Уолласу становится страшно. Может, не-жених ей вовсе не нужен, потребит еще вместе с колбасами? Ради чего с ним таким утруждаться?
Поглощенный мрачными мыслями, Уоллас долго созерцает, как на перехлястине пытается навострить сеть паук. Огромный, размером с хорошую мышь, отъевшийся на лесных мухах.

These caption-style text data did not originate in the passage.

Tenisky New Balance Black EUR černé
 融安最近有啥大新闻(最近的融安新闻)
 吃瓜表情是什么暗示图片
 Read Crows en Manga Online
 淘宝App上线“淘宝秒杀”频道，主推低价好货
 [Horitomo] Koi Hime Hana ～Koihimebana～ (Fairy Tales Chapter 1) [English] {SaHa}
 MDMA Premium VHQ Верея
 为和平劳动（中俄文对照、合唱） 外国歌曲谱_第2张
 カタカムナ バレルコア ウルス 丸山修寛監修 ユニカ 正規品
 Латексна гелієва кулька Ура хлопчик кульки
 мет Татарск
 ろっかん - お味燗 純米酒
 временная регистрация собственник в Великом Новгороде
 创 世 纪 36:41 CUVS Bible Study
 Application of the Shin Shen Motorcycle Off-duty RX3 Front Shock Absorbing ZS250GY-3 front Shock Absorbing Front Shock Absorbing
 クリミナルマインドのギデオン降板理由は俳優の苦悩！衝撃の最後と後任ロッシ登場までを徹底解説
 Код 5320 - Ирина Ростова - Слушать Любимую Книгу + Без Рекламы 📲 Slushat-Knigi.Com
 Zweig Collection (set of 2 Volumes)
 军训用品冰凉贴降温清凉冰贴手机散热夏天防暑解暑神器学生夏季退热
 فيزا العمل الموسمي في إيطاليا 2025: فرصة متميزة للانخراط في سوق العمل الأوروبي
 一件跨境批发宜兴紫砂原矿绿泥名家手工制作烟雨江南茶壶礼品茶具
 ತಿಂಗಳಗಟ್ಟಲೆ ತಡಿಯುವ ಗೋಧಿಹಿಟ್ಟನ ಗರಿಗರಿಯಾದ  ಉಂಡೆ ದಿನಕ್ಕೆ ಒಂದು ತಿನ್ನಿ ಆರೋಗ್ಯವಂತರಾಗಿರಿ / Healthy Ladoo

Внезапно паук не удерживается и шмякается Уолласу на живот. Встряхивается, разворачивается. И прет прямо к глазам.
Горло точно перековало. Уоллас молча таращится на паука.
Ведьма грохочет утварью в дальнем углу, не должна ничего вовсе приметить. Но она в два шага пересекает просторную комнату и смахивает гнуса на пол. Паук улепетывает в подпечек.
Древняя провожает его скороговоркой:
– Восемь-ног-бодрячок провалился в лючок. Впрочем. Мальчик, я хочу узнать больше о женщине, подарившей тебе свое Материнское сердце. И о том, который не муж. Семейные горести солоней, чем пресные воспоминания о твоем крошечном прошлом, – все эти сказки об Элле похожи на кусок жилистого мяса, с которым не знаешь, что делать, проглотить или выплюнуть в плошку. Жуешь и жуешь…
Оттянув повязку, она вливает в горло Уолласу целый кувшин жирного варева. Уоллас послушно давится, глотая бульон. У пойла новый, но все еще отвратительный привкус.
– Очень люблю истории о настоящей любви. Расскажи мне все!– Требует ведьма и звонко хлопает в ладоши.